Todo eso es canallesco, pero no es injusto. La idea de que la humanidad va mejorando no resiste ningún análisis. Lo cierto es que el morbo solo ha conseguido, con el progreso, espacios para ejercer su reino sin piedad. Uno de esos espacios es justamente la pretendida “bondad” con que “empatiza” el que solo quiere más detalles para luego vomitar si el “empatizado” lo decepciona de alguna forma.

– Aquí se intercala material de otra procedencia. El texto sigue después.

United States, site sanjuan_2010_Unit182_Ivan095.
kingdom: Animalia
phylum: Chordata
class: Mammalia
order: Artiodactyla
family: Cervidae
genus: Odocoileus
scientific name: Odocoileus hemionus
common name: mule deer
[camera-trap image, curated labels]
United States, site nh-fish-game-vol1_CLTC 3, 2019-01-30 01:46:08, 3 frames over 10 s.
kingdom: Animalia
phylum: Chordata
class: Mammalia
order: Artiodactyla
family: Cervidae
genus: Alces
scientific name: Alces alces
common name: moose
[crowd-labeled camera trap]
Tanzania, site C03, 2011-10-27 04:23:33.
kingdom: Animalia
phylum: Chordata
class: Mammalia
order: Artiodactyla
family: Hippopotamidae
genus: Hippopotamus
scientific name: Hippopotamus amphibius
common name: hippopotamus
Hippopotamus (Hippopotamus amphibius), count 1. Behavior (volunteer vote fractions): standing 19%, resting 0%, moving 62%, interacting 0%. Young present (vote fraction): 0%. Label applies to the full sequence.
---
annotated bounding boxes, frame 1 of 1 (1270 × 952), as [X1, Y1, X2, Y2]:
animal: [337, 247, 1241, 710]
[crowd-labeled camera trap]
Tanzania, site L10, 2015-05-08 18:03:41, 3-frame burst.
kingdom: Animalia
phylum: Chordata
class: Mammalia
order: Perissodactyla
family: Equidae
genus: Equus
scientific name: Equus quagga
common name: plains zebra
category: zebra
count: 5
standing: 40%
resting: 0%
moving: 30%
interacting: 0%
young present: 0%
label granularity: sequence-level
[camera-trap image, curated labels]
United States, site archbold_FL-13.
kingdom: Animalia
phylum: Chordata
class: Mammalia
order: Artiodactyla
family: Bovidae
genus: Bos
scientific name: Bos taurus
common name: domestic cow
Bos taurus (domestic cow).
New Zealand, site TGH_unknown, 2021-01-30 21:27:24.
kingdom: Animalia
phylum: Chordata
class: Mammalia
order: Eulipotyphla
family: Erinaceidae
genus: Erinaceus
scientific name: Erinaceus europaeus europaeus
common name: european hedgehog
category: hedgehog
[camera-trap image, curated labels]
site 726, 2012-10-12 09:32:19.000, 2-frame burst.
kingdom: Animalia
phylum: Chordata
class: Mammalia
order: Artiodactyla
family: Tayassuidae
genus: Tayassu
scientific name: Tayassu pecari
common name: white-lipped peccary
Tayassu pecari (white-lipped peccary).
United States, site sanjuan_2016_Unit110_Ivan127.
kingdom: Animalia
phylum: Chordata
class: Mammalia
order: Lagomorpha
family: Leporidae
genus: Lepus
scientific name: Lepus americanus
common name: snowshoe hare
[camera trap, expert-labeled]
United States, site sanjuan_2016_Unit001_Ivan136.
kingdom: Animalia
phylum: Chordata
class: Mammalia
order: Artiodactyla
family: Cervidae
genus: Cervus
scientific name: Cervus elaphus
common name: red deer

El que aplaude que expongas tu vida privada tiene derecho luego a pifiar cuando las cosas no ocurren como quieren. Y ahí está el problema: Si el ministro Ávila fuera un ministro de educación proactivo, enérgico, con iniciativa, los cobardes que lo acusan por amar a quien ama no se atreverían siquiera a pensarlo. Lo mismo se podría decir al revés en el caso de la senadora Campillai. Si no hubiese resultado un aporte, una mujer seria y dedicada en el Senado, la diputada Cordero no habría perdido su tiempo atacándola del modo artero en que la atacó.

La idea de que el dolor es una especie de inmunidad diplomática resulta contraproducente a la larga. Nadie en la arena debe ser, ni puede ser inmune. El poder quita al que ejerce el carácter de víctima, le guste o no al que quiere ser las dos cosas. Es canallesco mostrar pedazos de mi vida que no tienen que ver con el ejercicio de la función, pero lo es menos si yo lo hago parte esencial de mi función. Ser un símbolo es un buen comienzo, pero cuando se queda en ese comienzo es también un cruel fin.

Es lo que Foucault pedía en cuanto el sexo. No definir a nadie por su sexualidad, porque nadie es todo el día hetero o homosexual, como nadie es siempre mapuche, chino, blanco o incluso mayor de edad. Somos complejos y hacernos cargo de toda nuestra complejidad es entre difícil e imposible. Es la razón porque, desde tiempo inmemoriales, se pregunta a los que deben ejercer el deber de razonar no qué comen, o cómo se visten, o con quién se acuestan, sino que piensan, qué quieren hacer y cómo. Nada más y nada menos.